Assignment » Among the entries below, extract exactly the lines that run from the one with "site SER_S12_E02." through the one with "genus: Eudorcas", both ends included.

Dataset records »
********************

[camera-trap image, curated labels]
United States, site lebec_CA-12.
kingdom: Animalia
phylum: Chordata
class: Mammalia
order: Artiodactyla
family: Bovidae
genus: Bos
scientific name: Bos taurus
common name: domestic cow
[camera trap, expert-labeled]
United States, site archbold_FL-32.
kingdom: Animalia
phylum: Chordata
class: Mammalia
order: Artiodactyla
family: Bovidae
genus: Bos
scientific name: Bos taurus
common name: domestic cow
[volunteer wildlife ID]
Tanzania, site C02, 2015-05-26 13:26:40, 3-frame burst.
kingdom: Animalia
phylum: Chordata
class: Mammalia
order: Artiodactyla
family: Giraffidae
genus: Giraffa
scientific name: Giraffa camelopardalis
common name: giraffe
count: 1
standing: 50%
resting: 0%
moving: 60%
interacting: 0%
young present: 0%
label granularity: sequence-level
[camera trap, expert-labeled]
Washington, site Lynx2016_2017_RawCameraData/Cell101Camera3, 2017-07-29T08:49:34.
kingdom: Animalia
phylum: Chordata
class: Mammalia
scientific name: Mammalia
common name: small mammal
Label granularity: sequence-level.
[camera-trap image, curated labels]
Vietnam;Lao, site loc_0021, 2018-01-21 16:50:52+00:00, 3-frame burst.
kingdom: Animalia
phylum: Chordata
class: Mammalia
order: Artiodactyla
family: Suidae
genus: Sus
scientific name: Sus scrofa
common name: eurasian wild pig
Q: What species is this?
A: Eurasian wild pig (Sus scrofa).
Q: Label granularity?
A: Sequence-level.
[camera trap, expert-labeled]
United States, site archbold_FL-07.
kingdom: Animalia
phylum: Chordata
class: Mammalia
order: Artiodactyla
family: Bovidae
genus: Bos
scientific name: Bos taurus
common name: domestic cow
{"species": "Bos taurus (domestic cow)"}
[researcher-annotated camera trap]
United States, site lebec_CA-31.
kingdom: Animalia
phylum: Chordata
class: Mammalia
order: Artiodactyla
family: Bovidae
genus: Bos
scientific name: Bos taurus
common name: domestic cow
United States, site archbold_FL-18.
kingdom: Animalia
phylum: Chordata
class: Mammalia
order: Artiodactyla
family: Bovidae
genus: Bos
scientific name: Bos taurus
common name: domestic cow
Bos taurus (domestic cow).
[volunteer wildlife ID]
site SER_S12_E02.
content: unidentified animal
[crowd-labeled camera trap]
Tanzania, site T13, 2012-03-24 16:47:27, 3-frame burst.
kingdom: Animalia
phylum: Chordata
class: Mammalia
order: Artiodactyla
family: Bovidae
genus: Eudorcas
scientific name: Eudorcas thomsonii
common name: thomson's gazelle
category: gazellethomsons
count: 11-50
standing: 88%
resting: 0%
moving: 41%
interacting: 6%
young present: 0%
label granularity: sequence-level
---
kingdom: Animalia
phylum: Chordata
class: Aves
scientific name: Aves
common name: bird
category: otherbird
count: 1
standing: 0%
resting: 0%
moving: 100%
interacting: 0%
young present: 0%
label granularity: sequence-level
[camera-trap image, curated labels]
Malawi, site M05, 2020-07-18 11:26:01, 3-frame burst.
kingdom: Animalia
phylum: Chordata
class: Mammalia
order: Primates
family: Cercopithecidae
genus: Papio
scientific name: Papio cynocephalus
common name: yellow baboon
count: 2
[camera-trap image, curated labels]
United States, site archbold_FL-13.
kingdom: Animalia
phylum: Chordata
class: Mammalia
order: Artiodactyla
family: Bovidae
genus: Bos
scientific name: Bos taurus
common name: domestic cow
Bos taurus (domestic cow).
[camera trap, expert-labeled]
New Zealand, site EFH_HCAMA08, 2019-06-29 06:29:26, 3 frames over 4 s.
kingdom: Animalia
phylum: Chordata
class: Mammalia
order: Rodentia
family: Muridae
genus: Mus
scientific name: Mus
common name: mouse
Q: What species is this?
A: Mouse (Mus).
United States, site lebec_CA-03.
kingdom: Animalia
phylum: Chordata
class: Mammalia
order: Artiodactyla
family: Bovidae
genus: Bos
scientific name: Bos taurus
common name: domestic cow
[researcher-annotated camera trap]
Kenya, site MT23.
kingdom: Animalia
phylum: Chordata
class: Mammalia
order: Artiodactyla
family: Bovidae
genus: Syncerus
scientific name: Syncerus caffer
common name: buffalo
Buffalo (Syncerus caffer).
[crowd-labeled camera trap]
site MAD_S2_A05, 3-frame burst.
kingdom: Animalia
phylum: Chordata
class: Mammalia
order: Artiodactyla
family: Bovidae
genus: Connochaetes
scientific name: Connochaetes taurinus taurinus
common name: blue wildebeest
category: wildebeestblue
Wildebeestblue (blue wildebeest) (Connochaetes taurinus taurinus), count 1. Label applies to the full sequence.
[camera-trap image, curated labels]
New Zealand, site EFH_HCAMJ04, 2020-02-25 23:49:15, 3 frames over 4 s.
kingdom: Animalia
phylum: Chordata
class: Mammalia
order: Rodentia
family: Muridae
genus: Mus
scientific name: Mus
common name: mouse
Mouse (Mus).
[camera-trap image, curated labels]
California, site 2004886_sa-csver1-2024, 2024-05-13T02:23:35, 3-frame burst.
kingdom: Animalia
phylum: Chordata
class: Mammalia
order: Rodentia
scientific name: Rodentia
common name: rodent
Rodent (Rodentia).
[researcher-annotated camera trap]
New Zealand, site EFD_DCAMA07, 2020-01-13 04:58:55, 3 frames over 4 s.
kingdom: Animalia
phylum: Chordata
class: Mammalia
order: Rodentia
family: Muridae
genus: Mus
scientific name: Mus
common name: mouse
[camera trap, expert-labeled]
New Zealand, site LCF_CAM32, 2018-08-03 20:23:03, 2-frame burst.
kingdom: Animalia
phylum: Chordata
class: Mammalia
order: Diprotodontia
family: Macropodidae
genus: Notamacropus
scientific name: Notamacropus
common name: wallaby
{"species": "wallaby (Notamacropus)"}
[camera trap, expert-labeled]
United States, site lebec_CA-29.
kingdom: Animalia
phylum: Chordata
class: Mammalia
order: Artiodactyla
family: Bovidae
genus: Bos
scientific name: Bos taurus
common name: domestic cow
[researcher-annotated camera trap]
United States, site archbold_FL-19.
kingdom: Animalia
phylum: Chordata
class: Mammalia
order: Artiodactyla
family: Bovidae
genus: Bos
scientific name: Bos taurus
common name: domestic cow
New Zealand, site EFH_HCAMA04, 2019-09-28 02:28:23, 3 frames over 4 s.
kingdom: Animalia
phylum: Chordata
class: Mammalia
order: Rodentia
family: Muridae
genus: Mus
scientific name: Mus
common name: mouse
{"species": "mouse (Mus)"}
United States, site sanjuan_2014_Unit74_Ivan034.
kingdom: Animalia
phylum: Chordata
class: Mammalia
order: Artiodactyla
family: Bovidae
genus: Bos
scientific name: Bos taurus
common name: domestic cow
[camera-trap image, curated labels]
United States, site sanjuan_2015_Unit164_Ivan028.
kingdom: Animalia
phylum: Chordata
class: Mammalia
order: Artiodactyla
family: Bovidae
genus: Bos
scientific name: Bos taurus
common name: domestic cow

********************

Task answer »
site SER_S12_E02.
content: unidentified animal
[crowd-labeled camera trap]
Tanzania, site T13, 2012-03-24 16:47:27, 3-frame burst.
kingdom: Animalia
phylum: Chordata
class: Mammalia
order: Artiodactyla
family: Bovidae
genus: Eudorcas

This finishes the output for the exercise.